[Start of Material shown]

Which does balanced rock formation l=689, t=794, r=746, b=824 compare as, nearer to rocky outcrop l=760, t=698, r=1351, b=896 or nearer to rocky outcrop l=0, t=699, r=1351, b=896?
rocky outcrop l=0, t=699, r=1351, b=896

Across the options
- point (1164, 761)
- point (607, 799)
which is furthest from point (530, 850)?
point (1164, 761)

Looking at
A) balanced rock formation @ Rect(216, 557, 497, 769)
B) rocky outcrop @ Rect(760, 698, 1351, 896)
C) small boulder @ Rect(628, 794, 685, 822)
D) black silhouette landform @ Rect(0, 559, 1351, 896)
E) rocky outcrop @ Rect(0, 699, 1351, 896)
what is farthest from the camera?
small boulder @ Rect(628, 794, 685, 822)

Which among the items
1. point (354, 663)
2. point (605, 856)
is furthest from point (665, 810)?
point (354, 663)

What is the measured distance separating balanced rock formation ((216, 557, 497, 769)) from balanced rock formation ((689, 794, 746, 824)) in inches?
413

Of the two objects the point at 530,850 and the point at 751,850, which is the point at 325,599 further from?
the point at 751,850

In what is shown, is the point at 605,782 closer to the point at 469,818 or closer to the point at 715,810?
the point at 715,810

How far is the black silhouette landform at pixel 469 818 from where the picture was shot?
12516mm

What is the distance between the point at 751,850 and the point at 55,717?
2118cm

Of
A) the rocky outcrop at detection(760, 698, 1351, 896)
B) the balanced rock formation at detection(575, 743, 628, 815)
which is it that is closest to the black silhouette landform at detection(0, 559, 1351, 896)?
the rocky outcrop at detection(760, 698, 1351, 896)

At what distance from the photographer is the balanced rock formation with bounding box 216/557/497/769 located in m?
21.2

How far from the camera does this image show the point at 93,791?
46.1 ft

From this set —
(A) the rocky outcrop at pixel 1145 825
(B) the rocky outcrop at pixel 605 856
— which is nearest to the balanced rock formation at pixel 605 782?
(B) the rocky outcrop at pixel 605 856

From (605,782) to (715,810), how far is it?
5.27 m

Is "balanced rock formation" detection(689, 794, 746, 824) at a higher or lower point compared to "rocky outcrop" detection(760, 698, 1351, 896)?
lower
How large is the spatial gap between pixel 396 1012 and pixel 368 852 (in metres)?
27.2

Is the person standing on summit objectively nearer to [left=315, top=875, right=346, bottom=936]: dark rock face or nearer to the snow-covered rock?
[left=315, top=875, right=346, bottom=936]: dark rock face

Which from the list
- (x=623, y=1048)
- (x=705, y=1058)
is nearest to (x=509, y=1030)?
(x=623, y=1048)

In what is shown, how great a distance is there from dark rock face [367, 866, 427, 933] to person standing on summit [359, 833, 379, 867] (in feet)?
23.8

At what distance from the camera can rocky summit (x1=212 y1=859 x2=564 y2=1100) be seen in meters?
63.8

[End of Material shown]

**What this task involves:** Write everything from the line containing "Which from the list" down to the end of the records as a JSON list of strings, one string per line, leaving out blank lines.

**Solution below:**
[
  "Which from the list",
  "- (x=623, y=1048)",
  "- (x=705, y=1058)",
  "is nearest to (x=509, y=1030)?",
  "(x=623, y=1048)",
  "In what is shown, how great a distance is there from dark rock face [367, 866, 427, 933] to person standing on summit [359, 833, 379, 867] (in feet)?",
  "23.8",
  "At what distance from the camera can rocky summit (x1=212 y1=859 x2=564 y2=1100) be seen in meters?",
  "63.8"
]